Dataset entries:
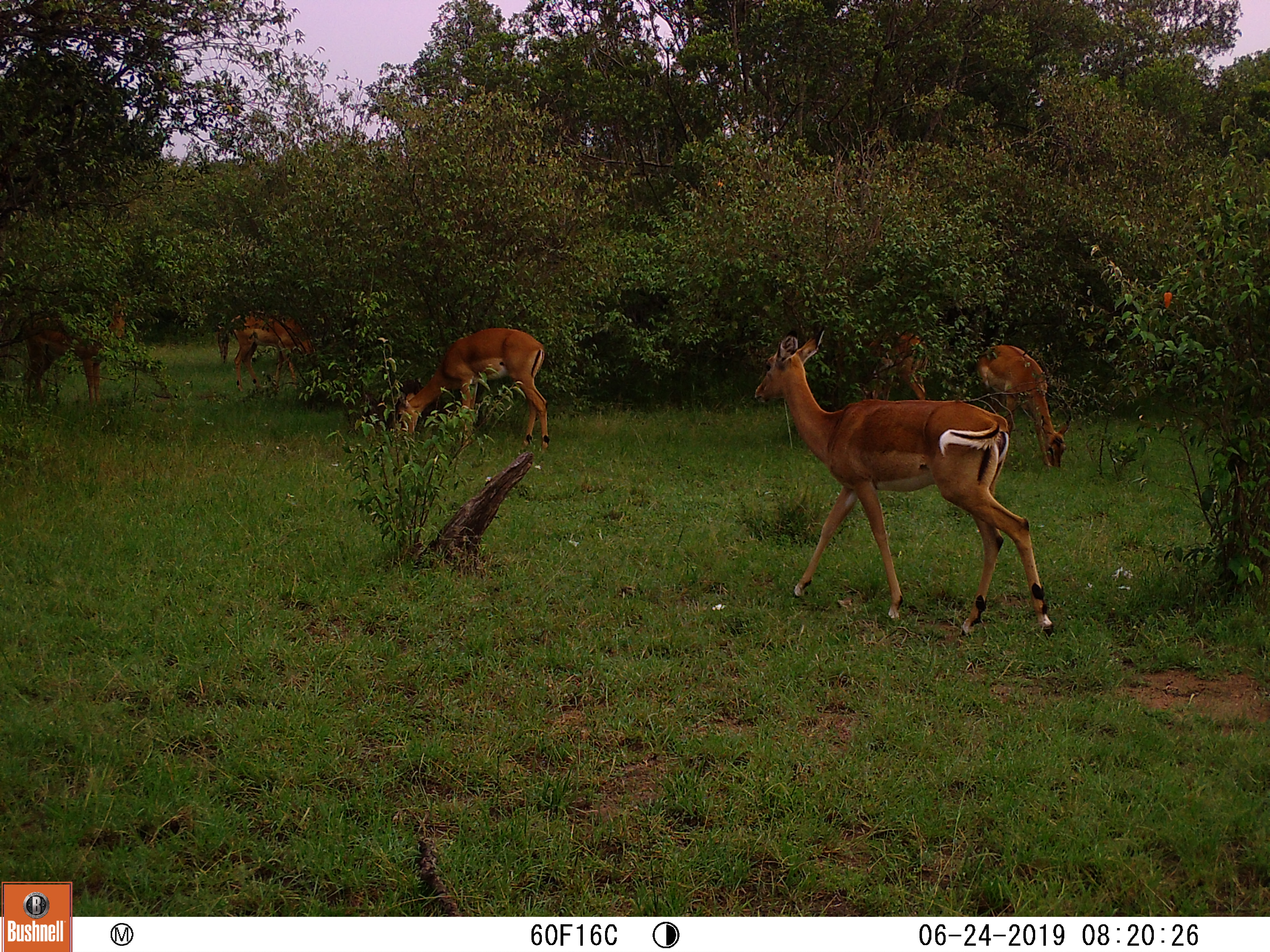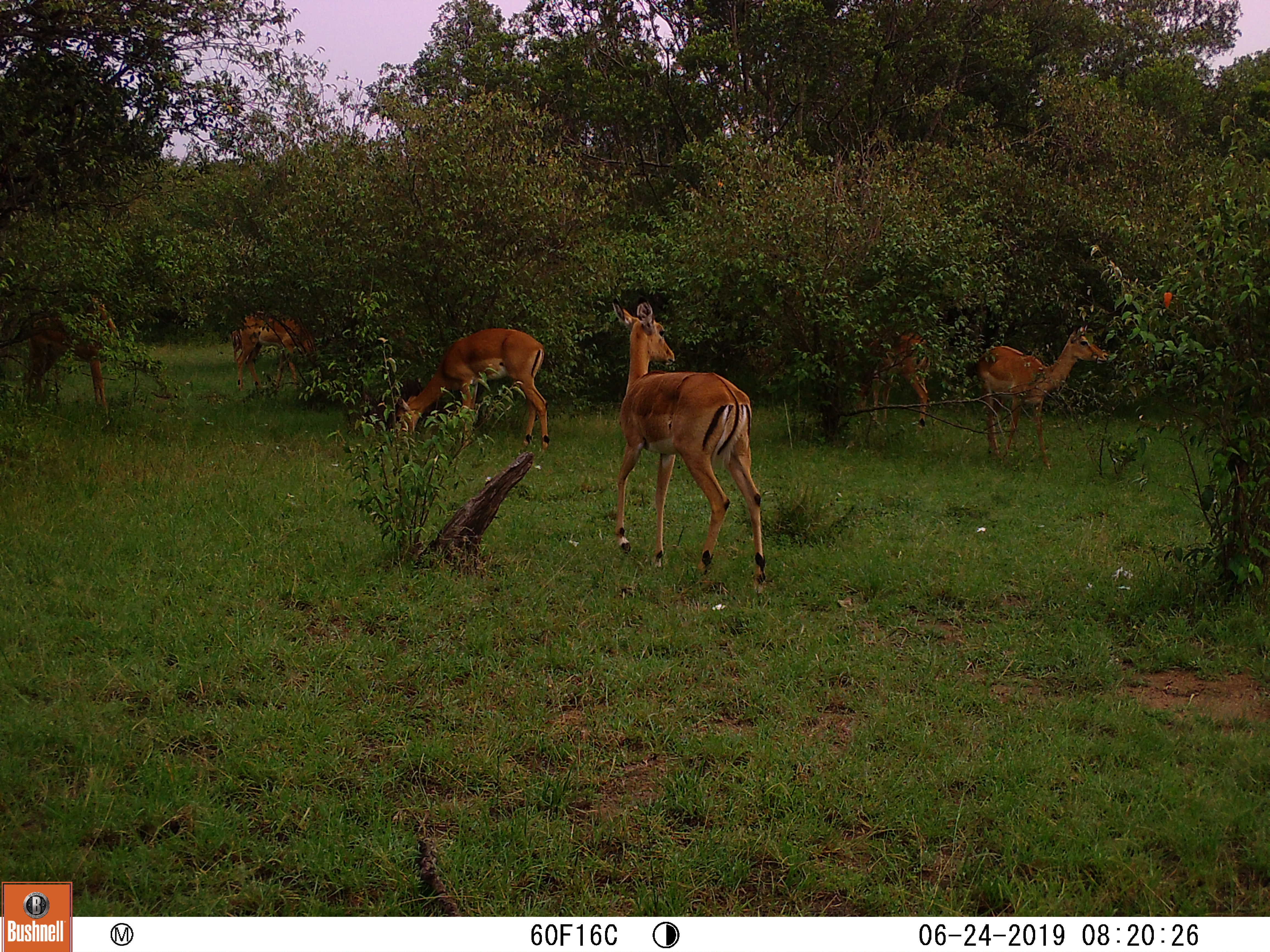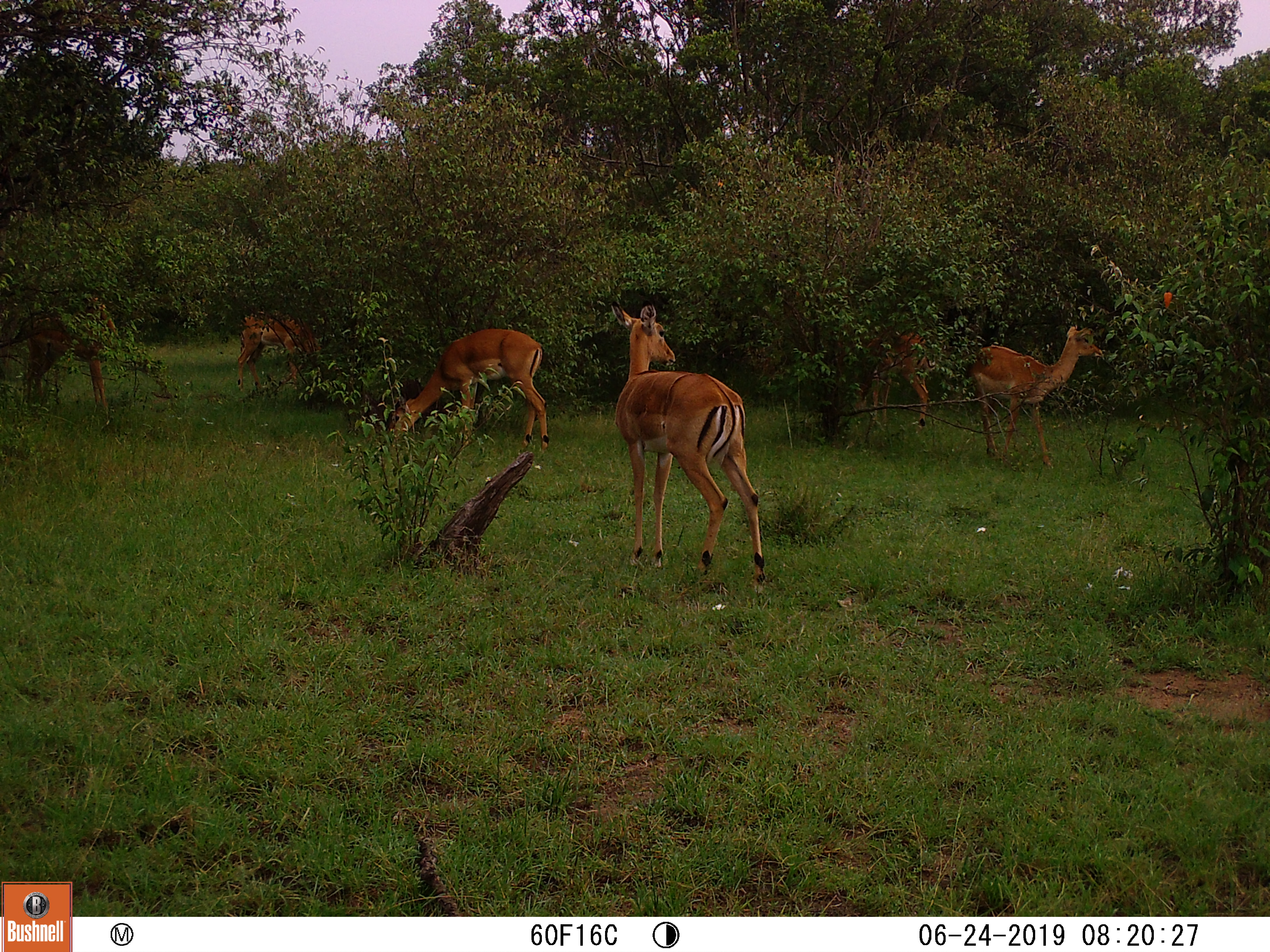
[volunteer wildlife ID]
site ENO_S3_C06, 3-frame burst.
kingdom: Animalia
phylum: Chordata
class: Mammalia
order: Artiodactyla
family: Bovidae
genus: Aepyceros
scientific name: Aepyceros melampus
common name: impala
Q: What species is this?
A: Impala (Aepyceros melampus).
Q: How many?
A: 6.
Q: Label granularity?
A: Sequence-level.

*Task directions*
Only one stretch of the data is wanted: the lines from the one with "A: Impala (Aepyceros melampus)." through the last, repeated exactly.

*Finished exercise*
A: Impala (Aepyceros melampus).
Q: How many?
A: 6.
Q: Label granularity?
A: Sequence-level.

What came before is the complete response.